As inflation moves above 3% or 4%, inflation volatility tends to increase. “When inflation is volatile, the relationship between inflation and nominal interest rates can break down.”
If inflation is being driven by strong economic demand, says Paul Jayasingha, global head of real assets at Willis Towers Watson (WTW), the impact on rents and property returns is likely to be positive.
“However, if inflation is being driven by, say, a weak domestic currency [such as in a country that is a significant importer] and economic demand is relatively weak, this could have a negative impact on property returns,” he adds.
Validus’s Lester states that current market conditions look set for a potentially significant increase in inflation and inflation-related volatility. This complicates the picture for interest-rate risk management, he says.
An uneven recovery
In the short term, better performance is expected in the US and Asian markets, rather than Europe. “This is on the direct side rather than the listed side, but it affects the whole thing,” says Invesco’s Redman. “Europe is likely to catch up, but it will be slower – it always is.”
Fund administrator IQ-EQ’s chief commercial officer for Asia, Jimmy Leong, notes that despite ongoing pandemic concerns, Asian markets have “weathered the storm” well and are above pre-pandemic levels in some sectors.
The resilience of Asian real estate equities can be put down to a number of reasons, says Leong, including how Asian nations managed the pandemic in contrast to other cities across the globe.
Also, the office sector is arguably more of a necessity in Asian cities, where space at home can often be more limited.
Despite a fall in vacancy rates for the region’s core office markets, Leong points out that working from home is not a viable option, as Asian homes can often be small compared to those elsewhere.

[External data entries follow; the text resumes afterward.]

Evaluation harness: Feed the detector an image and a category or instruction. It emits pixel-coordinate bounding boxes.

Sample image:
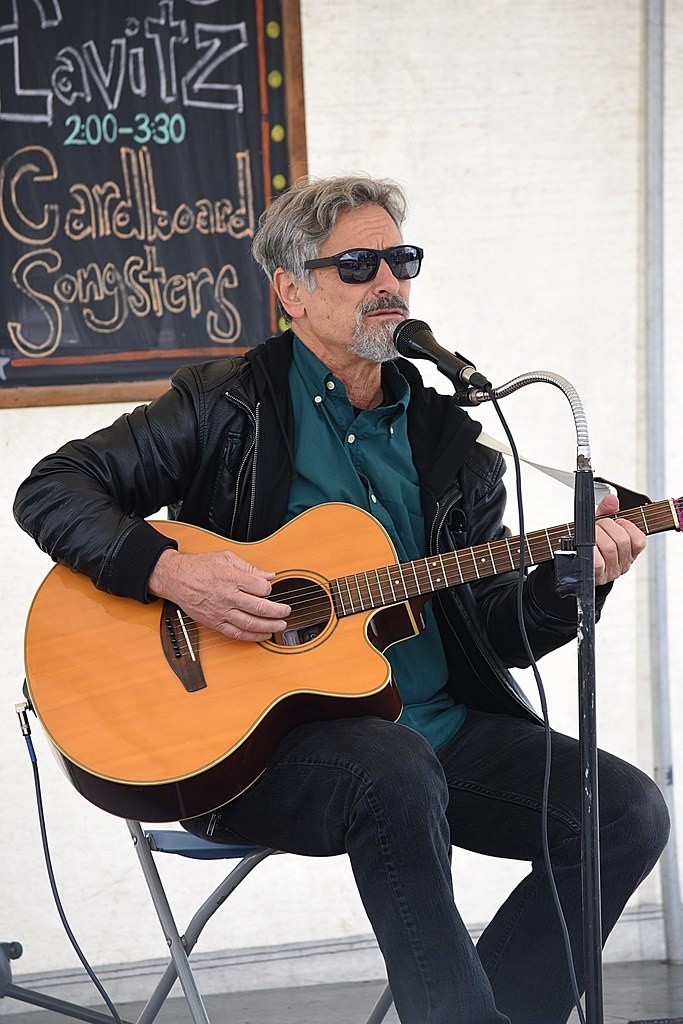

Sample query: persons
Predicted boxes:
[10,177,672,1023]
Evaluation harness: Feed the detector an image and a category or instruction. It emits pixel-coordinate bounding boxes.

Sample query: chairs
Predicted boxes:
[126,819,394,1024]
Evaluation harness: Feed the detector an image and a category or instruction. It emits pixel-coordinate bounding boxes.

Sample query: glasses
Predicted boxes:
[298,245,424,285]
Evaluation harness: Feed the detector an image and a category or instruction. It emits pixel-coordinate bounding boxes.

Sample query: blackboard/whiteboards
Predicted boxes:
[0,0,310,410]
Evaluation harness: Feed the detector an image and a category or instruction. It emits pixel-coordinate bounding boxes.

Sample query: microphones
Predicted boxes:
[393,318,494,391]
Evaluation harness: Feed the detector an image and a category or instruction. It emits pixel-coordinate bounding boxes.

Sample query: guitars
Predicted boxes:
[22,494,682,825]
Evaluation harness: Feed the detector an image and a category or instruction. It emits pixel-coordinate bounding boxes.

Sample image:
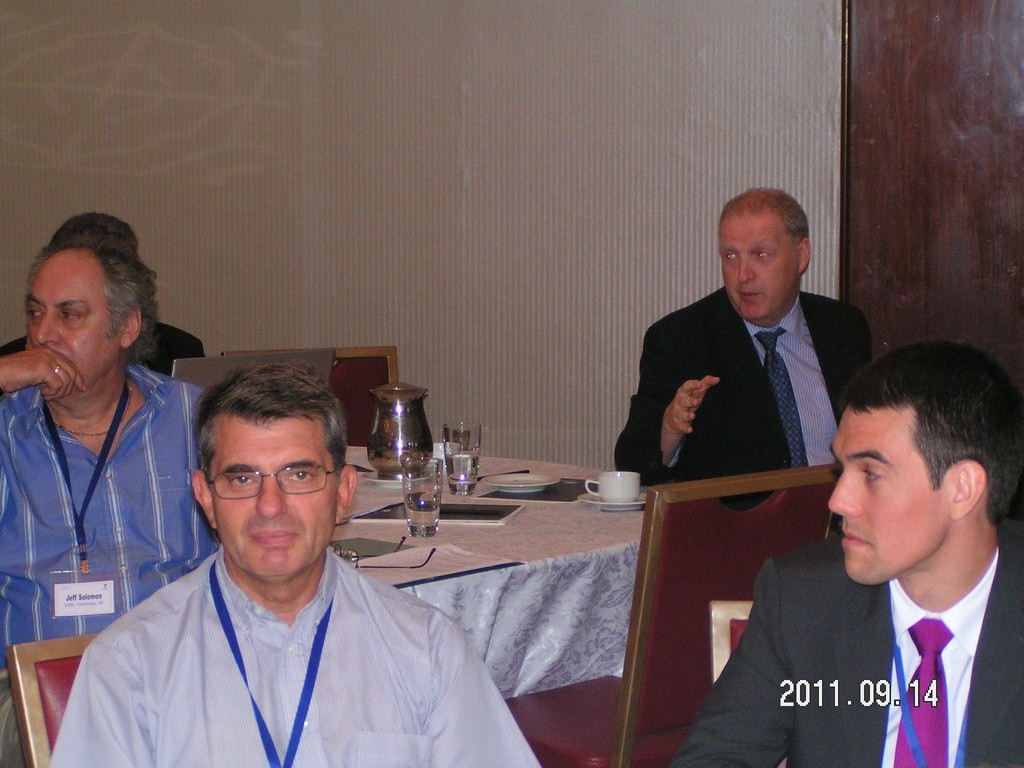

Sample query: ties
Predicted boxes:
[755,327,807,468]
[893,617,955,768]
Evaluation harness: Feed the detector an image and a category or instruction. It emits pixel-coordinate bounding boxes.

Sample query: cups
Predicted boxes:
[441,422,482,495]
[585,471,640,502]
[427,443,460,475]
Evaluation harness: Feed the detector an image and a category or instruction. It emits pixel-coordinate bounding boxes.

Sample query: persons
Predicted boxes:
[667,340,1024,768]
[0,212,208,376]
[614,186,872,510]
[50,355,540,768]
[0,229,217,767]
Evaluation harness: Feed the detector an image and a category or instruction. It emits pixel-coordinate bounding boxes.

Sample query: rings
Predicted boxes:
[55,365,60,373]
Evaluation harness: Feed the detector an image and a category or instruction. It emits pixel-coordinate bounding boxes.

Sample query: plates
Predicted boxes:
[577,493,647,510]
[480,473,560,492]
[361,472,427,488]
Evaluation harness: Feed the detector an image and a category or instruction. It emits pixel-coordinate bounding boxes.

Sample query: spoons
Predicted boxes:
[448,470,530,481]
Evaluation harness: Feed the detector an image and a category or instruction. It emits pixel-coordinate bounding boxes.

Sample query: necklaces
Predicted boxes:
[56,383,133,436]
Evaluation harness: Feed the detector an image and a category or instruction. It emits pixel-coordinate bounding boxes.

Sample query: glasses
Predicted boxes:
[334,536,436,569]
[207,465,345,500]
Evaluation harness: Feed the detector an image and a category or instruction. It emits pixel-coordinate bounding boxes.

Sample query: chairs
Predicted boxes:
[6,634,99,768]
[507,466,834,768]
[224,344,397,447]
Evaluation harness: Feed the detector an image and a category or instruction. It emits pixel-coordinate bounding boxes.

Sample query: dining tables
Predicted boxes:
[333,445,645,705]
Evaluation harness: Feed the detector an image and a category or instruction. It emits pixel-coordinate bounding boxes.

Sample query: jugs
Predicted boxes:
[369,382,433,481]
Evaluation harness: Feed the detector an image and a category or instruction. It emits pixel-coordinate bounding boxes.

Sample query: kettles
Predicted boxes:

The increasing number of tech firms and newer industries developing across Asia have also been key to the recovery of commercial real estate. Leong says: “As we have also seen, the US has recovered rather fast and is expected to be fully back on track to pre-pandemic levels by end-2021.
“This has given rise to inflation concerns leading to higher rates and rising bond yields. We will in the short term most likely see a spike in cyclical inflation, which will then lead to a more moderate pace once structural normalisation occurs.”
As it stands, the spread between real estate yields and bond yields is as wide as it’s ever been, says Redman.
But the future is uncertain, says Leong. “The pandemic is still evolving and any sudden new wave of infections will have an impact on market demand for real estate assets and potentially increase supplies that can be detrimental.”
Another challenge facing the real estate industry is climate change, according to WTW’s Jayasingha.
“Like other sectors of the market, Reits are needing to embrace the challenge of carbon emission reductions. This can be challenging in certain segments of the market, where tenants have long leases and so the property owner may be restricted from upgrading the property,” he says.
Despite market fluctuations and occasional noise from the wider equities market, property bulls argue that listed real estate is well placed to continue thriving, and that it remains a compelling long-term investment.
As Invesco’s Redman remarks, real estate is necessary – “it houses the economy”.